Jackolantern said:
You forget to account for two factors that hurt employers.
(1) Other employers have less opportunity to get somebody who is in a degenerate company and hire them into a more profitable position, because they are stuck with or afraid to leave their employer due to the possible risk of having to restart the GC process.
(2) Companies are restricted from promoting people, because doing so may violate the same/similar criteria. So their employees' talent is underutilized.
But I agree that employers in general don't see good enough reasons to expedite the process, because in the short-term they benefit from employees who are stuck, and they won't know about the talented people who bypassed USA altogether and went straight to Canada/Europe/Australia due to the sluggish GC process in the USA.
Another point from the employer's perspective is that if the immigration "pipeline" gets clogged. Then there will not be an overall addition into the available highly skilled worker pool in America. If you see in the recent letter to congressmen from 900 prominent companies they included EB relief as a request. This is more important than you may realise.

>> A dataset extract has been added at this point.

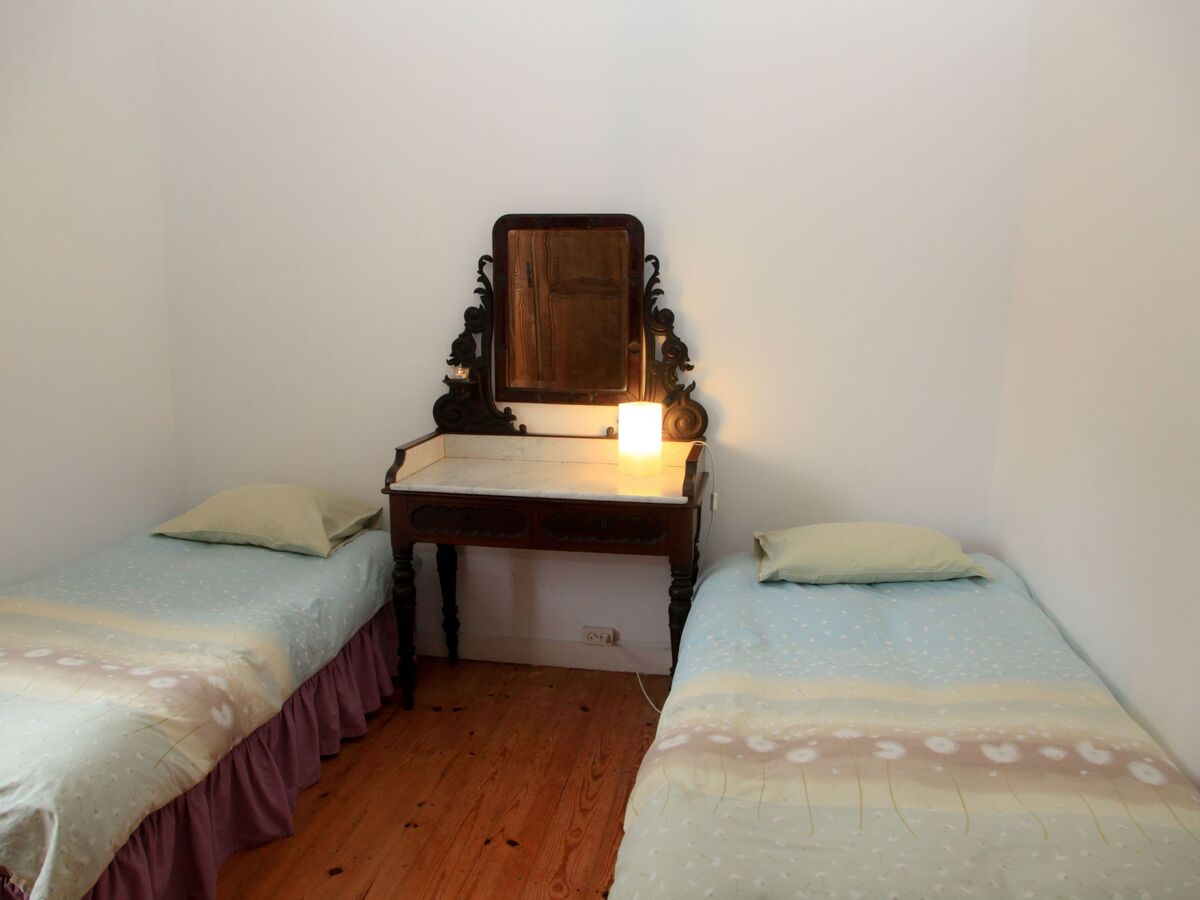 Casa Mili – Maison 10 pers, piscine, près plages Sintra - Photo 16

A lot of people in the USA do not work for 30-40 yrs. They work for a while, then they diversify, they either go into management, shuffle investments, do independent contractor work, or move into a 2nd career and if they do well financially through other means, they go into other more gratifying things in life.

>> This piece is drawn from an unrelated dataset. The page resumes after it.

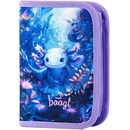 Baagl jednozipsový Axolotl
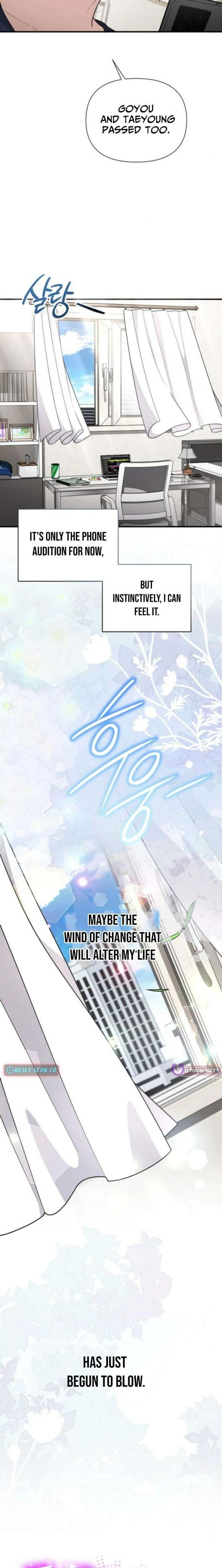 My Younger Sister Was a Genius Chapter 74 - Page 4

Atleast in the days gone by where they made good money, they used to do this a lot. I know a lot of fifty somethings who do not work jobs, but merely manage investments from home, do part time jobs, contract work etc this is especially so at the highly skilled labour market, especially if there are two working partners.
If you see this situation as improbable, put yourself in a situation where you have skills, 1 million bucks in investments (conservatively making 50K post inflation adjusted money annually) and your employer is trying to squeeze you, and you are not struggling to pay your bills in any way and you already have most of the material things you want. For highly skilled workers who worked in the pre globalisation era in the USA and invested in the stock markets in those days this is not an unlikely scenario.

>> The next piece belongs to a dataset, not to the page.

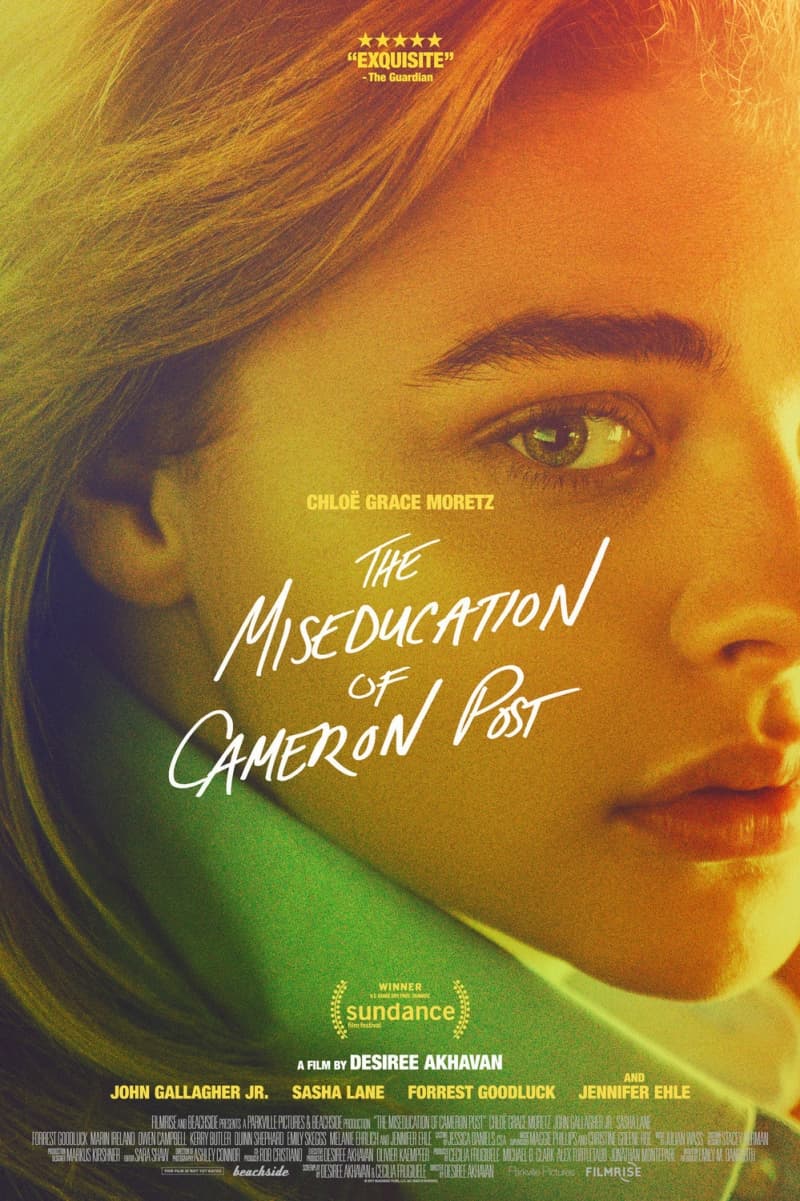 US Poster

At that point your tolerance for even 1% unpleasantness from the employer is almost non existent. At that point you almost have the advantage in the employer-employee relationship.
All these sorts of things take away from the available skilled labour pool here. If there is not a steady addition to it then shortages appear quickly and growth can get stifled. Immigrants are more likely to have longer working careers as they try to build up a nest egg, for themselves and their families.